* [REQUIRED WORK]: From the entries below, copy out all lines holding "featuring".

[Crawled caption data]
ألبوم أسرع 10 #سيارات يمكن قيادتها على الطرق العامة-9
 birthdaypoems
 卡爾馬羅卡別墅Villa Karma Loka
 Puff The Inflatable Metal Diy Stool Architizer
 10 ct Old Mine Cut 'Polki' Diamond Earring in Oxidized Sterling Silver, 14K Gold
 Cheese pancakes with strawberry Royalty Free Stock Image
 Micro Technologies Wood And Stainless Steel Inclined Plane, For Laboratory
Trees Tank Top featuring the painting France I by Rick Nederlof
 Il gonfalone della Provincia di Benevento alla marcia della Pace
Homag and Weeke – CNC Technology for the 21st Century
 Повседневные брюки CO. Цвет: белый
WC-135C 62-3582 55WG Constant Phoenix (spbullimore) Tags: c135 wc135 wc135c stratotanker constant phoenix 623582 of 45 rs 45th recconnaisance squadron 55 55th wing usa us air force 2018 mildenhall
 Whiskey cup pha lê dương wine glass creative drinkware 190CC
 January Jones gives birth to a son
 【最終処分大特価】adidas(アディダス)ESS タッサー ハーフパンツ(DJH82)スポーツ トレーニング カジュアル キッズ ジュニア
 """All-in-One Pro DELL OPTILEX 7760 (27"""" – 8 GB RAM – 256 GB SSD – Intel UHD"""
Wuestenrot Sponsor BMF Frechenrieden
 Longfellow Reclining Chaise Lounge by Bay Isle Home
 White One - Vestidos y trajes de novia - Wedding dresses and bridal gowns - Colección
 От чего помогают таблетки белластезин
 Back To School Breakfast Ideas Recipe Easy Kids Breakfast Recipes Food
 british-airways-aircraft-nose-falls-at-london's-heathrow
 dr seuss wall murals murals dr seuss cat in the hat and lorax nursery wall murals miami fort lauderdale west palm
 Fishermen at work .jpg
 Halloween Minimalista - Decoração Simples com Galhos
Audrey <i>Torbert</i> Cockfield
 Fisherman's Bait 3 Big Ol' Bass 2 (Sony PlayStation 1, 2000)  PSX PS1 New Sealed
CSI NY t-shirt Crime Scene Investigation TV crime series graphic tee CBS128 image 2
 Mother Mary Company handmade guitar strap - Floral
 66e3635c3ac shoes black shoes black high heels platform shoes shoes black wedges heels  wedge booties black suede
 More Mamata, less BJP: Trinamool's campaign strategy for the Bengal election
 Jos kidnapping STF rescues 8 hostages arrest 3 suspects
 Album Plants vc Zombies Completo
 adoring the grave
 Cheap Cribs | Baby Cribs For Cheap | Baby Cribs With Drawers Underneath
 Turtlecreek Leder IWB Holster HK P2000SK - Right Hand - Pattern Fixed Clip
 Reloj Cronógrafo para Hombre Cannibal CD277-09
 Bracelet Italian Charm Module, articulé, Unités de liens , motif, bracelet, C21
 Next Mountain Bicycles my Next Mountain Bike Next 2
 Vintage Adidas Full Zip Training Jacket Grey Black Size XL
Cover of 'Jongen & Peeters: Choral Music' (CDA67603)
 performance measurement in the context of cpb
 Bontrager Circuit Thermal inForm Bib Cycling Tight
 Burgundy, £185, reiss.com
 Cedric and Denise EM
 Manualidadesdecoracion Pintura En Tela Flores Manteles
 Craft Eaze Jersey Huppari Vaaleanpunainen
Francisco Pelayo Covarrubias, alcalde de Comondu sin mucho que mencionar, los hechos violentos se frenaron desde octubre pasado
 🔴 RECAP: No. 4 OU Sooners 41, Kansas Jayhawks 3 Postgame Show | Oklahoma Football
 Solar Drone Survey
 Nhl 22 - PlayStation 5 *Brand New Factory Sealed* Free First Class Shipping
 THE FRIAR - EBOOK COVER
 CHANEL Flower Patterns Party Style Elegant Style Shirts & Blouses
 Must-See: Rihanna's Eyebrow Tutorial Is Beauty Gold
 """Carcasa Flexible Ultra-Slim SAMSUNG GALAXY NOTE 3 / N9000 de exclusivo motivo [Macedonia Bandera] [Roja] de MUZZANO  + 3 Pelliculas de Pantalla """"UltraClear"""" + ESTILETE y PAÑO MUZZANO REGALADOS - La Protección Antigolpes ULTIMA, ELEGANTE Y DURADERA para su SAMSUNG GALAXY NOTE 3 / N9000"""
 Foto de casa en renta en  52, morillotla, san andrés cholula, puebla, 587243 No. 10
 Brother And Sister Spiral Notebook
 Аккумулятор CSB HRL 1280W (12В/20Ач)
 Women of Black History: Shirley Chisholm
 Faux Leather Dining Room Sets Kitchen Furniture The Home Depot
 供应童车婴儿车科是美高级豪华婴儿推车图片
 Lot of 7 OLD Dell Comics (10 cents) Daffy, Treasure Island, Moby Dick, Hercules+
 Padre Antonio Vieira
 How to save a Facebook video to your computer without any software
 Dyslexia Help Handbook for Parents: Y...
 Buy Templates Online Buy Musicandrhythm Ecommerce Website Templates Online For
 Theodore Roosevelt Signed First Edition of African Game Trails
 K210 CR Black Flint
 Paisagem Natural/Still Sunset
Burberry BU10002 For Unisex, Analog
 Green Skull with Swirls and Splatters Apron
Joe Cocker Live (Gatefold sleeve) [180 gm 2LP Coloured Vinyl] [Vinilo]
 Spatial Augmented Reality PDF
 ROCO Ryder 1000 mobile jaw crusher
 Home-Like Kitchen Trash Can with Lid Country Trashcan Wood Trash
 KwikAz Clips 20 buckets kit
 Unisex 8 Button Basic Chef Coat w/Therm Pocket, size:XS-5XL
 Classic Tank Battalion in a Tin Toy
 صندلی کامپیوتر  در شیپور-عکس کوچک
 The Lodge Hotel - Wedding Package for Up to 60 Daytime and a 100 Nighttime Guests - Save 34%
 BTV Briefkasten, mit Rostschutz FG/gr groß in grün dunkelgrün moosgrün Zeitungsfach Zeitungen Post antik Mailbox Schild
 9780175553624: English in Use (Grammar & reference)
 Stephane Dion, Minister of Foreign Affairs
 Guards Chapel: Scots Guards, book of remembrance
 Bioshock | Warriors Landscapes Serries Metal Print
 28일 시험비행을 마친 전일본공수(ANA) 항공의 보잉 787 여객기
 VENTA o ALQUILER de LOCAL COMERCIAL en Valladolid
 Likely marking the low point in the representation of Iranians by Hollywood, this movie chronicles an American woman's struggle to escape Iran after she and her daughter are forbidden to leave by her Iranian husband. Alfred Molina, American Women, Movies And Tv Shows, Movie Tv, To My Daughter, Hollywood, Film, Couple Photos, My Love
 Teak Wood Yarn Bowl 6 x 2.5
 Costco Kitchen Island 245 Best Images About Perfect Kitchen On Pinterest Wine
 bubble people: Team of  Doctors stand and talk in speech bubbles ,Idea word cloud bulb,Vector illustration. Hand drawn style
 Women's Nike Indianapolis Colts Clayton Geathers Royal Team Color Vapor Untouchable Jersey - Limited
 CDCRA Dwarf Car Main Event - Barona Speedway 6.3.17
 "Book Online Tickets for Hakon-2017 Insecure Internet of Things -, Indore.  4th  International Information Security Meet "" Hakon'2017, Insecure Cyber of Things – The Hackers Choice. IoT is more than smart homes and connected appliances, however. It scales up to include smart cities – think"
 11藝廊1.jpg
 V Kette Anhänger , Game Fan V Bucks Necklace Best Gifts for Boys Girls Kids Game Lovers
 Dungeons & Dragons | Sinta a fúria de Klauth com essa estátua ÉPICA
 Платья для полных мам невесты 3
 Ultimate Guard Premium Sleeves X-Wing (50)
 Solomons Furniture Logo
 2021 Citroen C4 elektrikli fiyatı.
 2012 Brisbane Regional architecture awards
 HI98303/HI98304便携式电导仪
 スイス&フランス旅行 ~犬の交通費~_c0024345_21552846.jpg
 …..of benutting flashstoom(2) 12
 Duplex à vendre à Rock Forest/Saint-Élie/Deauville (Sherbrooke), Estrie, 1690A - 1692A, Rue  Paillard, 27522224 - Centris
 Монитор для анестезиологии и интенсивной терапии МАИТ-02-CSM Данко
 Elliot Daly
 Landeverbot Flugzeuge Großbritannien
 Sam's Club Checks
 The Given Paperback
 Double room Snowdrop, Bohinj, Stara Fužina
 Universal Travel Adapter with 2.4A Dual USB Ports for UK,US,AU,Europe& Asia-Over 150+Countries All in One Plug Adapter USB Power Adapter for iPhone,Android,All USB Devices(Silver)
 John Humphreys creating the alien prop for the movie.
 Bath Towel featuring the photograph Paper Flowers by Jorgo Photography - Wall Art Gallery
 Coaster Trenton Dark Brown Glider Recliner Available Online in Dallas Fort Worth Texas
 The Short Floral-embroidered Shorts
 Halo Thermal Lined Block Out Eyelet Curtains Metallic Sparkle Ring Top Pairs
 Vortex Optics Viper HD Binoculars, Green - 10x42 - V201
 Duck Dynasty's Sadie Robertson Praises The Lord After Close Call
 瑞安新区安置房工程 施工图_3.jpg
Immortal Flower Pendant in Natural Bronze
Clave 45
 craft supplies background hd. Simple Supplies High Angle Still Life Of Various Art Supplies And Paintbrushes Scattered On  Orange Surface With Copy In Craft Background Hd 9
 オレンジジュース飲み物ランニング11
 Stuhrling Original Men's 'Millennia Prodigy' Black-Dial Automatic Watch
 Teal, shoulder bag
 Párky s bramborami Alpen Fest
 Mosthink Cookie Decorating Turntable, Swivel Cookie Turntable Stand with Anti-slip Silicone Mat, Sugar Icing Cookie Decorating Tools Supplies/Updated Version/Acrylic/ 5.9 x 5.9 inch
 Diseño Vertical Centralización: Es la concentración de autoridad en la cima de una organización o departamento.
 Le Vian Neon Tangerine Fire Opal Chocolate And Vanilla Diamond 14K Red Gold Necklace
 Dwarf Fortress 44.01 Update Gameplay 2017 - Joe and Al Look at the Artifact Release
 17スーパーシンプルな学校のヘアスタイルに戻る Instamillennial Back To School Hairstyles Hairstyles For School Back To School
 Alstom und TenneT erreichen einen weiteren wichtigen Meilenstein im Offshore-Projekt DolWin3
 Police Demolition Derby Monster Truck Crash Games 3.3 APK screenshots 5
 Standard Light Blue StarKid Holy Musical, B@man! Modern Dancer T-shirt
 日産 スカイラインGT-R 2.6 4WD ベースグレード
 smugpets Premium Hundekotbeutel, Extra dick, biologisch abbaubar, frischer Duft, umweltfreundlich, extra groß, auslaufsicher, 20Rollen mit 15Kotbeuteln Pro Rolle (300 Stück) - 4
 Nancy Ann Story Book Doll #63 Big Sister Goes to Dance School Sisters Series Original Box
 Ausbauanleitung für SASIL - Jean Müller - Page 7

* [ANSWER TO THE PROBLEM]:
Trees Tank Top featuring the painting France I by Rick Nederlof
 Bath Towel featuring the photograph Paper Flowers by Jorgo Photography - Wall Art Gallery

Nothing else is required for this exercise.